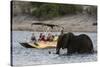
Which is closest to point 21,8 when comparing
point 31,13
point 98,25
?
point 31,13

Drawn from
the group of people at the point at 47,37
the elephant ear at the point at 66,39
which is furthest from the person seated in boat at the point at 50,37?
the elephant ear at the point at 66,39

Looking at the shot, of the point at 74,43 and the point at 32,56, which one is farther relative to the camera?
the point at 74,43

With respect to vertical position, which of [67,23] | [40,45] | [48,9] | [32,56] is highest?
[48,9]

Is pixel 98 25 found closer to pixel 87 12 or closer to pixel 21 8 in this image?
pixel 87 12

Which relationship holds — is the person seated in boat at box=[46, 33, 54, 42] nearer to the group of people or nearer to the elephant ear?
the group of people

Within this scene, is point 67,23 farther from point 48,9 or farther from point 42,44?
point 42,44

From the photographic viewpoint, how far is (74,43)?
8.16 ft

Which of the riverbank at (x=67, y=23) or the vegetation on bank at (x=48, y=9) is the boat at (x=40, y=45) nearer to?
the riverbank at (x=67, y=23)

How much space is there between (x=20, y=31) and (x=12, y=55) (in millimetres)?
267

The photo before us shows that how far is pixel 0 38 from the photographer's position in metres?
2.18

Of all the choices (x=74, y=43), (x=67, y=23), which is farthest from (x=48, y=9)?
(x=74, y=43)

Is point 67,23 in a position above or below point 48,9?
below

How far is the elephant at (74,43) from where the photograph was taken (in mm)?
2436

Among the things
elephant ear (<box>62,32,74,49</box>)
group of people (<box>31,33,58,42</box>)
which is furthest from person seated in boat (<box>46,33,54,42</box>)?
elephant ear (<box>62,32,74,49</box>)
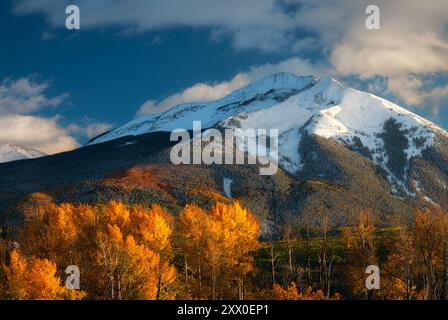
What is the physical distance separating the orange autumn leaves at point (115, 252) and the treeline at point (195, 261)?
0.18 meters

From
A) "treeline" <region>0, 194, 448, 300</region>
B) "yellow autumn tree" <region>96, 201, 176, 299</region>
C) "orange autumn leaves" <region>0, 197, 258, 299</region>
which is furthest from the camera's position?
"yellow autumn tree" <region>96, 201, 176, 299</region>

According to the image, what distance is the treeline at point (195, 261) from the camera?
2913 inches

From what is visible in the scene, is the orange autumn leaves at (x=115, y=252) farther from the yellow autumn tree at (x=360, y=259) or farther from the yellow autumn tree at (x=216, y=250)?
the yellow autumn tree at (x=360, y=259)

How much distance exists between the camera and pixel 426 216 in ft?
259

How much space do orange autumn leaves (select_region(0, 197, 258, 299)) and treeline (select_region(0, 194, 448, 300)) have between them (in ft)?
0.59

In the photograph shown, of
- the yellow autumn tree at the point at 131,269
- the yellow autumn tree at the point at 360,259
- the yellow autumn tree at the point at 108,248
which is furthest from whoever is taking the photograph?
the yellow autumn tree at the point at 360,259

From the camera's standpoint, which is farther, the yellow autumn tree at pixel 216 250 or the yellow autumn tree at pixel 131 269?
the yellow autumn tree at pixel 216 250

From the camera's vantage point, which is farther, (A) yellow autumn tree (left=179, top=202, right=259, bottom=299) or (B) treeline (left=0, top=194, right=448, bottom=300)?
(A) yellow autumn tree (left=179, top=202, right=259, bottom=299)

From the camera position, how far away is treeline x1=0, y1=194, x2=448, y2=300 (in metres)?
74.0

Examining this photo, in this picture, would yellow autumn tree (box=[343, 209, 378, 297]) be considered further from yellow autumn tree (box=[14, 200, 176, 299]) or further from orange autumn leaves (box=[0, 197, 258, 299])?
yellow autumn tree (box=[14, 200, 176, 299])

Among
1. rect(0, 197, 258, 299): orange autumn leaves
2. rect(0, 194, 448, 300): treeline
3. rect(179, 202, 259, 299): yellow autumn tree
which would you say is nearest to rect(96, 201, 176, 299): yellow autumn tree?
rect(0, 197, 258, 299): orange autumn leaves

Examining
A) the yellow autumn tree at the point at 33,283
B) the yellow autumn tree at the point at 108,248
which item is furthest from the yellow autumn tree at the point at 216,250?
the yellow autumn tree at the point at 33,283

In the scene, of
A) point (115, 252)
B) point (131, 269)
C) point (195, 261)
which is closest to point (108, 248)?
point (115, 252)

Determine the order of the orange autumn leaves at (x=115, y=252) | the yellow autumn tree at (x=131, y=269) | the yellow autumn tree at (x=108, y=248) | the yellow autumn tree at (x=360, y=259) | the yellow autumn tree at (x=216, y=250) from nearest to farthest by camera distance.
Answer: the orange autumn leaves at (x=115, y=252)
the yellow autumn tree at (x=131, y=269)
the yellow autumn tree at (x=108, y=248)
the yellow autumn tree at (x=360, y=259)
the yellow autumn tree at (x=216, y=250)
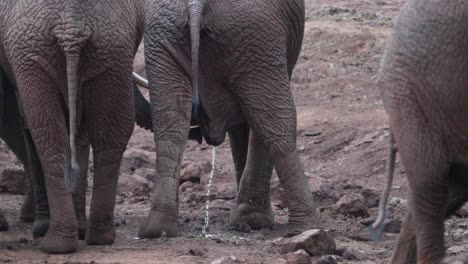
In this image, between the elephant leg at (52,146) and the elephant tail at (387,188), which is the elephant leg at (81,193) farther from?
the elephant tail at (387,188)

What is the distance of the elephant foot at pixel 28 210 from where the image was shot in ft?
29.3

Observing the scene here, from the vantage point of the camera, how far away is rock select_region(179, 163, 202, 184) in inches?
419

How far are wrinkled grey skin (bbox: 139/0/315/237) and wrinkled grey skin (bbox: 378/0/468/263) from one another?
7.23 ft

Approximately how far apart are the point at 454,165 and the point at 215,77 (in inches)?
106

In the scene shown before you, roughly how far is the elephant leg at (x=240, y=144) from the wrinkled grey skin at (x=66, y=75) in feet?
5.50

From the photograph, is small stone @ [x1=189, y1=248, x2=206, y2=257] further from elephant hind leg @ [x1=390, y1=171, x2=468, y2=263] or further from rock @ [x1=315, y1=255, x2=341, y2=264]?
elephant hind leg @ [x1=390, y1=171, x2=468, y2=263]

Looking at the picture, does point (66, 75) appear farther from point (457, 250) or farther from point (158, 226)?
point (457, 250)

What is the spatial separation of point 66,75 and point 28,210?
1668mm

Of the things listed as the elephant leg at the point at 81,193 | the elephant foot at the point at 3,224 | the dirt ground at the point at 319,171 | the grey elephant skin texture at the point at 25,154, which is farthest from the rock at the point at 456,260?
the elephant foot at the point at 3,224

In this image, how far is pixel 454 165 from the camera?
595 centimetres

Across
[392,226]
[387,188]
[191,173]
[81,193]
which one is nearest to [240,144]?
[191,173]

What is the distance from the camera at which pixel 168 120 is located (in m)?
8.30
§ §
* **Your task**:
Everything from the line containing "How far are" to the end of the records must be written out exactly; include both of those lines and no others.

* **Expected answer**:
How far are wrinkled grey skin (bbox: 139/0/315/237) and wrinkled grey skin (bbox: 378/0/468/263) from one another?
7.23 ft

Approximately how far apart are the point at 454,165 and the point at 215,77 (in inches)?
106

In the scene shown before you, roughly how far is the elephant leg at (x=240, y=144) from the wrinkled grey skin at (x=66, y=75) in feet?
5.50

From the photograph, is small stone @ [x1=189, y1=248, x2=206, y2=257] further from elephant hind leg @ [x1=390, y1=171, x2=468, y2=263] or further from rock @ [x1=315, y1=255, x2=341, y2=264]?
elephant hind leg @ [x1=390, y1=171, x2=468, y2=263]

Looking at the picture, does point (66, 75) appear farther from point (457, 250) or farther from point (158, 226)?
point (457, 250)

What is the spatial separation of point 66,75 and point 28,210?
1668mm

Of the things listed as the elephant leg at the point at 81,193 | the elephant foot at the point at 3,224 | the dirt ground at the point at 319,171 | the grey elephant skin texture at the point at 25,154, which is farthest from the rock at the point at 456,260?
the elephant foot at the point at 3,224

In this image, how far is pixel 454 165 from the camera?
595 centimetres

Across
[392,226]
[387,188]
[191,173]
[81,193]
which one is nearest to [240,144]?
[191,173]

What is the distance from the camera at which pixel 168 120 is located (in m)?
8.30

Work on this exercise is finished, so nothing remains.